• [MATERIAL FOR THIS EXERCISE]:
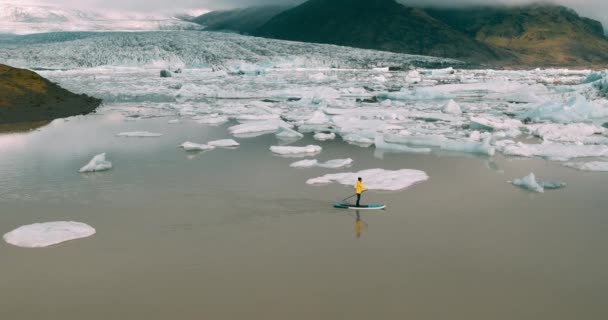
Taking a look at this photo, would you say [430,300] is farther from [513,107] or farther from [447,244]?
[513,107]

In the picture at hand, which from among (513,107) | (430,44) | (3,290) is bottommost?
(3,290)

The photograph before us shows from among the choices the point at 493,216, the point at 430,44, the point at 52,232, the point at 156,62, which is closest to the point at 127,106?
the point at 52,232

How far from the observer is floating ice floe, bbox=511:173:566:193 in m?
9.91

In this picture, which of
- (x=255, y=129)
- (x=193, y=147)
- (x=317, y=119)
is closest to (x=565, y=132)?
(x=317, y=119)

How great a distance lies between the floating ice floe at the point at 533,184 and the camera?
991 cm

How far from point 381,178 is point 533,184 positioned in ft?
10.7

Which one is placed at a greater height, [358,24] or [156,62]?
[358,24]

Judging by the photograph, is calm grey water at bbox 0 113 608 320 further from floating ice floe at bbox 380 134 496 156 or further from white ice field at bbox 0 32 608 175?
white ice field at bbox 0 32 608 175

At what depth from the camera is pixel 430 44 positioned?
564 feet

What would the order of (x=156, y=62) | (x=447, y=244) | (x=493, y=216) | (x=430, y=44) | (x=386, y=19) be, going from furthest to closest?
(x=386, y=19)
(x=430, y=44)
(x=156, y=62)
(x=493, y=216)
(x=447, y=244)

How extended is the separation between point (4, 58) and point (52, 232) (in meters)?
77.5

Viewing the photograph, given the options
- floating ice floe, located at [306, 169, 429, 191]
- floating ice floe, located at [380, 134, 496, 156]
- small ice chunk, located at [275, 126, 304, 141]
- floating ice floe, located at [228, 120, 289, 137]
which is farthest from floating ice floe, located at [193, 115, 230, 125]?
floating ice floe, located at [306, 169, 429, 191]

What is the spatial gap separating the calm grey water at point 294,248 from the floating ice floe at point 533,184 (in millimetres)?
279

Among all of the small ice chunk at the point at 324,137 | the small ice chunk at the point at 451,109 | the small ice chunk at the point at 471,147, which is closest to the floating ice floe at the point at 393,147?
the small ice chunk at the point at 471,147
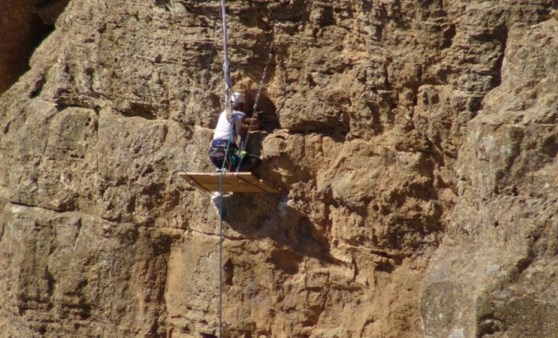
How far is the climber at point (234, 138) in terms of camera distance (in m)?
11.6

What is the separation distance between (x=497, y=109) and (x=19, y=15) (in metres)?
5.88

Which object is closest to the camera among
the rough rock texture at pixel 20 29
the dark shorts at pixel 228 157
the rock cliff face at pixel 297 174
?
the rock cliff face at pixel 297 174

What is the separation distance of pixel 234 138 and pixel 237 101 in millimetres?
290

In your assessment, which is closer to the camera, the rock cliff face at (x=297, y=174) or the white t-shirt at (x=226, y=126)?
the rock cliff face at (x=297, y=174)

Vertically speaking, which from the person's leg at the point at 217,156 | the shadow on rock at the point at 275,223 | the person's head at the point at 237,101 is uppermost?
the person's head at the point at 237,101

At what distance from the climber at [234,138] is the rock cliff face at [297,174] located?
0.13 metres

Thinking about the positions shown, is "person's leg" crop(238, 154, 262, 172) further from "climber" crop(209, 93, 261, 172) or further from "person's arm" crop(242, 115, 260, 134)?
"person's arm" crop(242, 115, 260, 134)

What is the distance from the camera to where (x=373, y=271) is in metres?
11.4

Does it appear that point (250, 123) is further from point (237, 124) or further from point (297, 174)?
point (297, 174)

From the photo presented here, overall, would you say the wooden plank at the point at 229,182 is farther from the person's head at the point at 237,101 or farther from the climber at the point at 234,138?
the person's head at the point at 237,101

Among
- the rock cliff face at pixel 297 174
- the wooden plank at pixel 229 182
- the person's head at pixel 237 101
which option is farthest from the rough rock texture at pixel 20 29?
the wooden plank at pixel 229 182

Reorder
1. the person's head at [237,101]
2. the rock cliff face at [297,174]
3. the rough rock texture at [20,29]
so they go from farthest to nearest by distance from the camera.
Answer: the rough rock texture at [20,29]
the person's head at [237,101]
the rock cliff face at [297,174]

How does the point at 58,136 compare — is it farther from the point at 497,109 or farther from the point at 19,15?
the point at 497,109

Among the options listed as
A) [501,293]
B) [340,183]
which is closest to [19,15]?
[340,183]
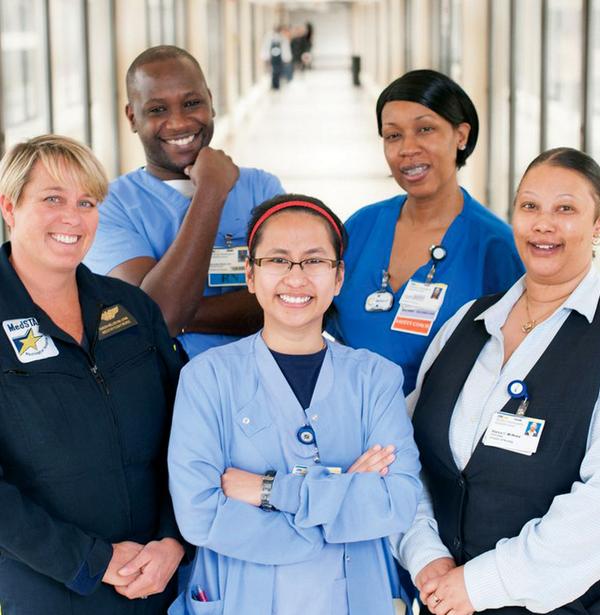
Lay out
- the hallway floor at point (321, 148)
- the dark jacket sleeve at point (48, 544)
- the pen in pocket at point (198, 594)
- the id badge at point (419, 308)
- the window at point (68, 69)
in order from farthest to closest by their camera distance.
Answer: the hallway floor at point (321, 148) → the window at point (68, 69) → the id badge at point (419, 308) → the pen in pocket at point (198, 594) → the dark jacket sleeve at point (48, 544)

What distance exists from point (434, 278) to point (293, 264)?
770 millimetres

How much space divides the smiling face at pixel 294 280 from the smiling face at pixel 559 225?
468mm

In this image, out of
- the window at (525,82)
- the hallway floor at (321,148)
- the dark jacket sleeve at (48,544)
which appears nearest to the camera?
the dark jacket sleeve at (48,544)

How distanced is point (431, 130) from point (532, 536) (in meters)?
1.34

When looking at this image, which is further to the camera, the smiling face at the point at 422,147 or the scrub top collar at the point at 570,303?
the smiling face at the point at 422,147

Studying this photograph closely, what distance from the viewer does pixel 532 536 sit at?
2.04 m

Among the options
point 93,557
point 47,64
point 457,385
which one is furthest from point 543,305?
point 47,64

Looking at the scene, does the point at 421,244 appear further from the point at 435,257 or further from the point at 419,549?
the point at 419,549

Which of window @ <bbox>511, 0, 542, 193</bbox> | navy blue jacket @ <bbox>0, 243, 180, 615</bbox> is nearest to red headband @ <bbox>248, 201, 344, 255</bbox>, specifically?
navy blue jacket @ <bbox>0, 243, 180, 615</bbox>

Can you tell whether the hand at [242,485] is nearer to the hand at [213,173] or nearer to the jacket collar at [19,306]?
the jacket collar at [19,306]

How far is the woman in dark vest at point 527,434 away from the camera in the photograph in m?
2.04

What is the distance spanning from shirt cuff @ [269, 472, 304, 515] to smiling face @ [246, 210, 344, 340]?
35 centimetres

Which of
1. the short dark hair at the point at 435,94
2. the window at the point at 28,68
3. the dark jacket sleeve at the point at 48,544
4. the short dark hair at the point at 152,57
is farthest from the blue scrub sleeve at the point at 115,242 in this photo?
the window at the point at 28,68

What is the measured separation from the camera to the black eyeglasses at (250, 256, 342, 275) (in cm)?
219
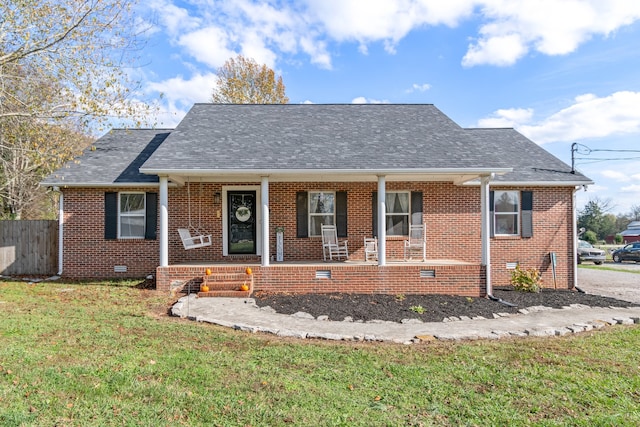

• [EXERCISE OBJECTIVE]: Would you copy the listing word for word, from the line with "How far is the woman" through the end of the listing, leaving the pictures out of your answer?

• [THE COMPLETED TASK]:
How far is the woman in dark vest at point 527,434 away from the camera in the photograph in m?
2.04

What is the distance spanning from shirt cuff @ [269, 472, 304, 515] to smiling face @ [246, 210, 344, 340]?
35 centimetres

Which of
1. the short dark hair at the point at 435,94
2. the window at the point at 28,68
3. the dark jacket sleeve at the point at 48,544
4. the short dark hair at the point at 152,57
is farthest from the blue scrub sleeve at the point at 115,242 in this photo?
the window at the point at 28,68

What is the measured separation from the camera to the black eyeglasses at (250, 256, 342, 275) (in cm)?
219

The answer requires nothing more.